Skip site navigation (1)Skip section navigation (2)
Date:      Thu, 18 Apr 2002 22:33:45 -0600 (MDT)
From:      "M. Warner Losh" <imp@village.org>
To:        wollman@lcs.mit.edu
Cc:        cvs-committers@FreeBSD.org, cvs-all@FreeBSD.org
Subject:   Re: cvs commit: src/sys/kern kern_descrip.c kern_exec.c src/sys/sys filedesc.h
Message-ID:  <20020418.223345.74400883.imp@village.org>
In-Reply-To: <200204190420.g3J4KMC69617@khavrinen.lcs.mit.edu>
References:  <200204190309.g3J39tE69057@khavrinen.lcs.mit.edu> <20020418.220125.06947209.imp@village.org> <200204190420.g3J4KMC69617@khavrinen.lcs.mit.edu>

next in thread | previous in thread | raw e-mail | index | archive | help
In message: <200204190420.g3J4KMC69617@khavrinen.lcs.mit.edu>
            Garrett Wollman <wollman@lcs.mit.edu> writes:
: <<On Thu, 18 Apr 2002 22:01:25 -0600 (MDT), "M. Warner Losh" <imp@village.org> said:
: 
: > There is no other way to fix this than in the kernel...
: 
: Sure there is -- make sure that every privileged process has something
: on every fd.  You could do it in csu (although from a standards
: perspective that would make no difference).  Or, alternatively, rather
: than changing exec(), you could change fdalloc() to never return fd 0,
: 1, or 2 except when explicitly requested by dup2() -- although this
: would break some seriously old programs that expect to be able to do
: 
: 	fd = open(...)
: 	close(1);
: 	dup(fd);
: 
: and have it work.  (These programs are broken anyway -- the Standard
: does not guarantee any particular order of fd allocation.)

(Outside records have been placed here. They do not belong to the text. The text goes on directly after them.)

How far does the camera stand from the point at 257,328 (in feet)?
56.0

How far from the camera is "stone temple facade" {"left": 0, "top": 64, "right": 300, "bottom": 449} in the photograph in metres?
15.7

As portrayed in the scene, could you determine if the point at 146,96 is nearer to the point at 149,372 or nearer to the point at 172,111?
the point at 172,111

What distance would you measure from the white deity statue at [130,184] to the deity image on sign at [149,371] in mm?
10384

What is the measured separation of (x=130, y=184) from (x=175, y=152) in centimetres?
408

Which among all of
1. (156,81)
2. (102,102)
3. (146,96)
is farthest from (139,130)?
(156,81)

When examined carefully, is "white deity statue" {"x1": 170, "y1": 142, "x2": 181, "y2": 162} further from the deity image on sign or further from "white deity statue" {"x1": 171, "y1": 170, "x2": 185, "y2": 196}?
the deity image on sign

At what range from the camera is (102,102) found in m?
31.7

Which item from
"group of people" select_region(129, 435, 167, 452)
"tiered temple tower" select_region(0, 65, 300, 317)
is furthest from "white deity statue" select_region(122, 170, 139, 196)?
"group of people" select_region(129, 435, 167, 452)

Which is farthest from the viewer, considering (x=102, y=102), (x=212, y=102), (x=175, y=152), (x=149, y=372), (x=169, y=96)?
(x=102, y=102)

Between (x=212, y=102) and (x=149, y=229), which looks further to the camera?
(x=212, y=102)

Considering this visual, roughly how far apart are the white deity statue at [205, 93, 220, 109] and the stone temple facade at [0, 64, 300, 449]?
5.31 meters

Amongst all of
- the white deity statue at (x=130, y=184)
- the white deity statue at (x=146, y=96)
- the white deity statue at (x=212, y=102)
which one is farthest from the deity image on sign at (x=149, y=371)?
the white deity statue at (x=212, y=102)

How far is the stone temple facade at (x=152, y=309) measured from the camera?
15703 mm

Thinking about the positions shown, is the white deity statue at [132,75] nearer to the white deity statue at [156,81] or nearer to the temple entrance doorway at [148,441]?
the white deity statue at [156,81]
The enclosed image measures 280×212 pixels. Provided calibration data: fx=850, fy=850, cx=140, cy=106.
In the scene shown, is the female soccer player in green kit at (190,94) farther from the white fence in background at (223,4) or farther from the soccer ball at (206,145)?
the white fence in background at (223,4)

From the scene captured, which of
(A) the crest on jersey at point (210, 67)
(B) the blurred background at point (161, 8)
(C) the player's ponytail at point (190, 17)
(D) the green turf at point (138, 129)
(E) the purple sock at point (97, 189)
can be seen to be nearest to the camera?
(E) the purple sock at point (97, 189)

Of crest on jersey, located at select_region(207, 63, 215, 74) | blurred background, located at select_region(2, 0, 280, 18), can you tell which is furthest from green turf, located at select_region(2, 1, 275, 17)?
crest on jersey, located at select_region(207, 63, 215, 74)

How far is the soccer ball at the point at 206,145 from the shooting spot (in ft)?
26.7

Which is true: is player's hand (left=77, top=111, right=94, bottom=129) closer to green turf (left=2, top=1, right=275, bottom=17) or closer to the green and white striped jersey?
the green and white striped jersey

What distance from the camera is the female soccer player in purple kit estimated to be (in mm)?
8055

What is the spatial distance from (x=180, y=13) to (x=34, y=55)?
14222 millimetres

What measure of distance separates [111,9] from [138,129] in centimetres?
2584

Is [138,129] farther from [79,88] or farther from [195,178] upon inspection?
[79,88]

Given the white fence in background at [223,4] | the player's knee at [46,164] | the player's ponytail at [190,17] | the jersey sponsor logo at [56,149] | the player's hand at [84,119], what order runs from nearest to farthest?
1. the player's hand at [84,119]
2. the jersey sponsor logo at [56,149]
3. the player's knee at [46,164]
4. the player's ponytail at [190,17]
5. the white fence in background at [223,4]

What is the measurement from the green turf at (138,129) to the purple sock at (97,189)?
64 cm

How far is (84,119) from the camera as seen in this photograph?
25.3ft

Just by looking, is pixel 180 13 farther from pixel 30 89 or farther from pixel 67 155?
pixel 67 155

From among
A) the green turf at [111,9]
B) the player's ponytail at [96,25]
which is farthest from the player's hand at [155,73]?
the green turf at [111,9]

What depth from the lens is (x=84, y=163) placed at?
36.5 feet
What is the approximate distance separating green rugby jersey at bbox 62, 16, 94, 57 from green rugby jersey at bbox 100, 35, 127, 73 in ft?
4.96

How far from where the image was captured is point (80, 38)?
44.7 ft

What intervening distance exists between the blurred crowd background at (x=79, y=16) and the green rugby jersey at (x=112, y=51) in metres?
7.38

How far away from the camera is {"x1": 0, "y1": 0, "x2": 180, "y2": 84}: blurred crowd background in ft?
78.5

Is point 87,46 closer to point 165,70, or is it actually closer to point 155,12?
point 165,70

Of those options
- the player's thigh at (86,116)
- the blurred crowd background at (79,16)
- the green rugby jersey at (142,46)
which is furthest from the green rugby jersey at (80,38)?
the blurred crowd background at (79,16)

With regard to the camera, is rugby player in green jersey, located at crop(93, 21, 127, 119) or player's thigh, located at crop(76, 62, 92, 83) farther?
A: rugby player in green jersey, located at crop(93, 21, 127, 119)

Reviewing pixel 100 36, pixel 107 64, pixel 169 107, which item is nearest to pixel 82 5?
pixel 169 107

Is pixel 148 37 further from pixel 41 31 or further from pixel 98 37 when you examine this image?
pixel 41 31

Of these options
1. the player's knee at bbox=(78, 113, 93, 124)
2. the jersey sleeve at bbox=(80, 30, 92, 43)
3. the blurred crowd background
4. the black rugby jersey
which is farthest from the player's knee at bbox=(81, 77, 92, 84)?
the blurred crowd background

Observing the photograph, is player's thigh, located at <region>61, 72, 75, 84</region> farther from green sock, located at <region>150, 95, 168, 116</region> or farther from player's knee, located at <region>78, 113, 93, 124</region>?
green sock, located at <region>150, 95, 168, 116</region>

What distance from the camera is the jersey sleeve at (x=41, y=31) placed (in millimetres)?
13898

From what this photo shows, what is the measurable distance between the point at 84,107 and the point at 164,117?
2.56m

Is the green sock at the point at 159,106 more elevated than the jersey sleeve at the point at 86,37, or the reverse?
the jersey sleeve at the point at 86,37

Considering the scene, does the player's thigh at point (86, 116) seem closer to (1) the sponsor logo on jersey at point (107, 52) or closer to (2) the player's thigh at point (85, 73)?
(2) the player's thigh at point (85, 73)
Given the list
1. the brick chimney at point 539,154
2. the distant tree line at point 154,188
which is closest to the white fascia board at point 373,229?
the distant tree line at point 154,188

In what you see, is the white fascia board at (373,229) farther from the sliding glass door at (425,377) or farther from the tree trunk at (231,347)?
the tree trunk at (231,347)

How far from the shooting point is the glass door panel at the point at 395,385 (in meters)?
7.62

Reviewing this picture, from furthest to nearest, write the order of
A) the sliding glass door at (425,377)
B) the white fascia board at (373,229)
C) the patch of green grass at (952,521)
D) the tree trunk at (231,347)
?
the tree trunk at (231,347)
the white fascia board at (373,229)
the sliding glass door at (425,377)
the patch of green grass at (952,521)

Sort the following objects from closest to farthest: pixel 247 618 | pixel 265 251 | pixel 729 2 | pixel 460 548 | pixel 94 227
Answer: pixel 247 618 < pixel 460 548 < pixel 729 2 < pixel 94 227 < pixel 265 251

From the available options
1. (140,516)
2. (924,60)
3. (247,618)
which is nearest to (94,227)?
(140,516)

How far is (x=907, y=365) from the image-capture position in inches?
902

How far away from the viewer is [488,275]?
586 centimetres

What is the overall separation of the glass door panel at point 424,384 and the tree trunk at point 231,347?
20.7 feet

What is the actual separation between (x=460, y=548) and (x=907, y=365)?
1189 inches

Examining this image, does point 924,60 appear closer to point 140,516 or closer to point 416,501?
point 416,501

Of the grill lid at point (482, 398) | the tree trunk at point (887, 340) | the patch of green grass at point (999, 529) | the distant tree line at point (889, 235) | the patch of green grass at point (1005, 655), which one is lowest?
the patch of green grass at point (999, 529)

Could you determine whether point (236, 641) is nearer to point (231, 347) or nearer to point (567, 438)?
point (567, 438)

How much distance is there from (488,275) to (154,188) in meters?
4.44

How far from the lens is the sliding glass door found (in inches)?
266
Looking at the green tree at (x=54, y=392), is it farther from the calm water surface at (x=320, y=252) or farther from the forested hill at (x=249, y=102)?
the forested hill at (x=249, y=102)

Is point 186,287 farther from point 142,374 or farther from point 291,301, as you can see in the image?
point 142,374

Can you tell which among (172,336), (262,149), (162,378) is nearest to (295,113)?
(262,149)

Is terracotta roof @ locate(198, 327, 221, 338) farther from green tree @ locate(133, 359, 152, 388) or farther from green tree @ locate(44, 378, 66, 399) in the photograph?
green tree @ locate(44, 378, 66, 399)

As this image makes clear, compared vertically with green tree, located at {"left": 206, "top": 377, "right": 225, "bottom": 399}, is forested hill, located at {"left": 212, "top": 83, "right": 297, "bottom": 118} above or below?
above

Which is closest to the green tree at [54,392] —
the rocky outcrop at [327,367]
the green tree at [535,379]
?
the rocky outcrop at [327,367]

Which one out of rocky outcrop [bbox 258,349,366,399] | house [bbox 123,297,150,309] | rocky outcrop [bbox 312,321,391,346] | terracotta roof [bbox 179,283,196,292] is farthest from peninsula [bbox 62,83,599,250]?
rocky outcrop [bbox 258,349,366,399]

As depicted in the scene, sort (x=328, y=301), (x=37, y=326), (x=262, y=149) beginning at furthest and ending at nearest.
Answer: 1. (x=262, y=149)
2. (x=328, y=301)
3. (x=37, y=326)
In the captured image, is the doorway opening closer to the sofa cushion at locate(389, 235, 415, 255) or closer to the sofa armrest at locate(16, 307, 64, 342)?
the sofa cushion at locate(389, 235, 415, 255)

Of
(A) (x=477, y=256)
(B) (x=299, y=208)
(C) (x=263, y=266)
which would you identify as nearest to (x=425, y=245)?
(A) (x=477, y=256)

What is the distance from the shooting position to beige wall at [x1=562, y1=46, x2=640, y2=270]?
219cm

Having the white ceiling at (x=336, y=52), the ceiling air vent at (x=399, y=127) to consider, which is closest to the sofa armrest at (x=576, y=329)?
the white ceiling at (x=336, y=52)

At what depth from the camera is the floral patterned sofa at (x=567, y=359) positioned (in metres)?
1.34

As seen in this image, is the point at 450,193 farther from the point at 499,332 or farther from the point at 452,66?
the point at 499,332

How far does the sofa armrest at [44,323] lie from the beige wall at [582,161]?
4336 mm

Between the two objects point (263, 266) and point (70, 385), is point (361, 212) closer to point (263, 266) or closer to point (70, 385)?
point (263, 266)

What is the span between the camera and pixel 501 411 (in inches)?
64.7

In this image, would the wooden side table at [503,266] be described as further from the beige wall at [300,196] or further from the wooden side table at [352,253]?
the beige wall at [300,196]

True that csu would fix it, but you'd have to relink every setuid
binary to make it effective.  A kernel solution doesn't have that
limitation.  The solution for fdalloc may break some shells that do
depend on ordering.  I don't know if any of these shells still exist,
I'll admit to being lazy and not checking, but at one time I know that
to redirect stdin, a shell would do

	close(0);
	open("foo");

and expect it to get fd 0.  This is a variation on your theme, and is
also a standards violation, but I was under the impression that this
was a fairly wide-spread practice.  Of course, I've not looked at
FreeBSD's shells to see how they do it.  Hmmmm, I guess I better...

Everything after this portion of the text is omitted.